Retailers hoping for some Christmas cheer after a year of waning consumer confidence will be happy to read that sales are expected to boom through late November and December 2014. The Australian Retailers Association is predicting a 4.3 per cent jump in year-on-year pre-Christmas sales, as consumers rush to buy gifts for their loved one.
All told, the ARA says Australians will spend a mammoth $45 billion at retail between 15 November and Christmas Eve this year, with gadgets, personal technology and small appliances expected to be popular.
“The 4.3 per cent growth may result in shoppers starting their Christmas shopping a little earlier this year, rather than leaving it until late December,” said ARA executive director Russell Zimmerman. “However, we also know that the week before Christmas will remain the busiest time for pre-Christmas shopping, and therefore the most profitable time for retailers.”

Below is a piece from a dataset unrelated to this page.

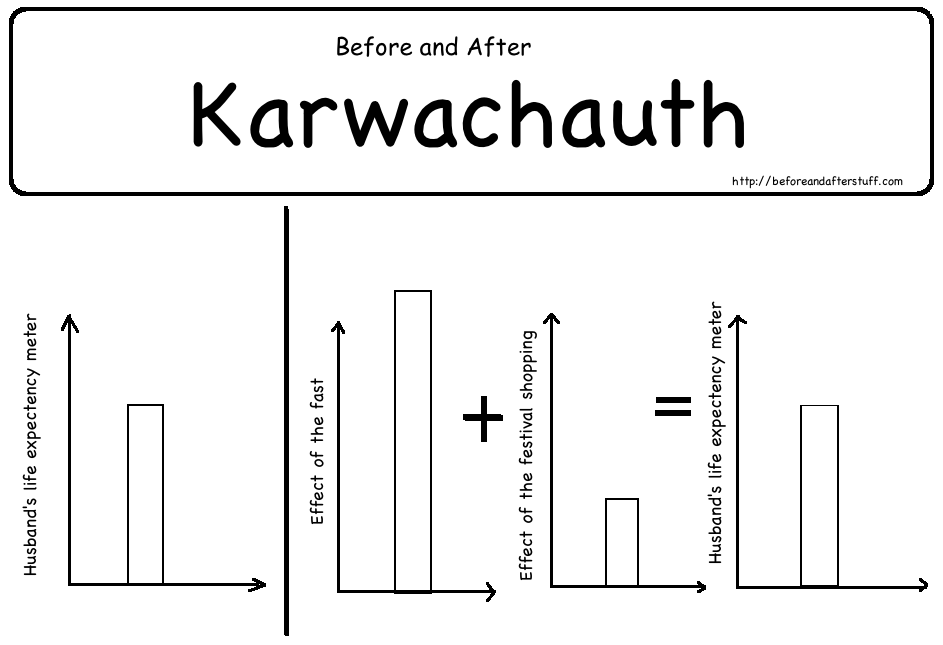 Before and After Karwachauth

The ARA made these bold and positive statements after perusing research it conducted with survey specialist Roy Morgan. Zimmerman elaborated on where this research indicated the money will flow.
“Delving further into the ARA/Roy Morgan figures we are expecting the hospitality, food and household goods categories to experience higher levels of growth this Christmas than apparel. This comes as no surprise as department stores and clothing, footwear and personal accessories usually rely on last minute Christmas promotions for any significant growth in sales during the festive season.

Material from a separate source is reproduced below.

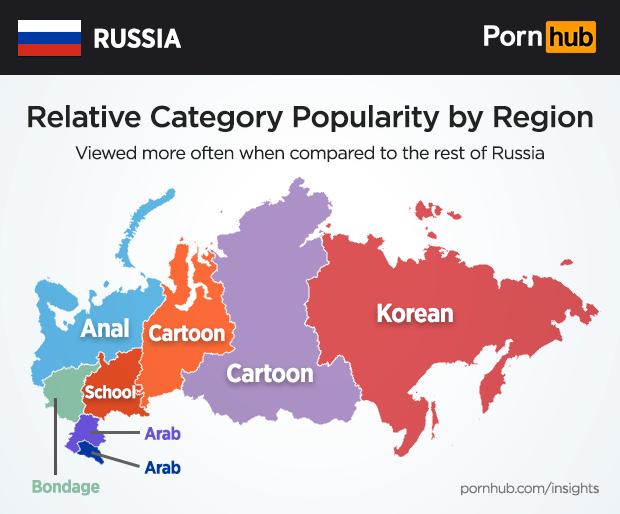 Статистика анального секса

So what electronics gifts will attract consumers this year? When Appliance Retailer recently delved into the Christmas category, we unearthed hand blenders, benchtop mixers, air fryers and on-the-go action blenders as the on-trend gift ideas for 2014.

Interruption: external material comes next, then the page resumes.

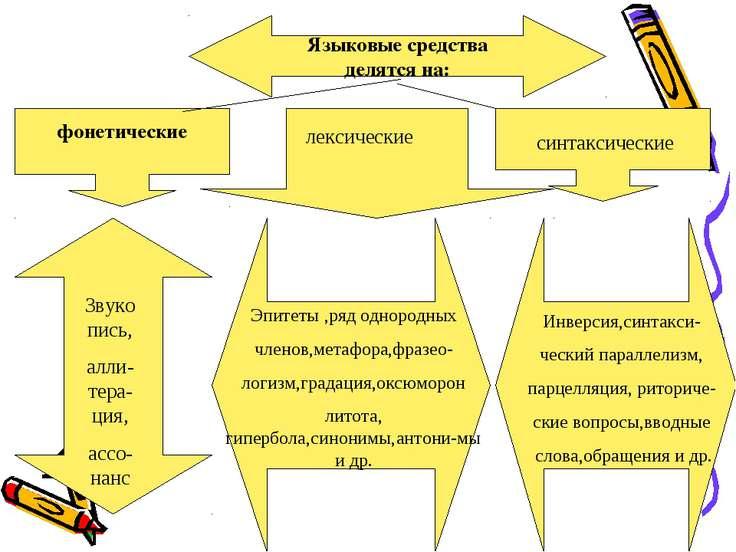 Языковые средства делятся на: фонетические Звукопись, алли-тера-ция, ассо-нан...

“This time last year, the ARA forecasted $42.2 billion would go through retail tills during the pre-Christmas trading period and this figure was later confirmed at an actual pre-Christmas spend of $43 billion. The ARA’s forecast was almost bang on, and while concerns remain over consumer confidence and low jobs growth, it’s fairly safe to say the retail industry is optimistic for a cracker Christmas this year,” concluded Zimmerman.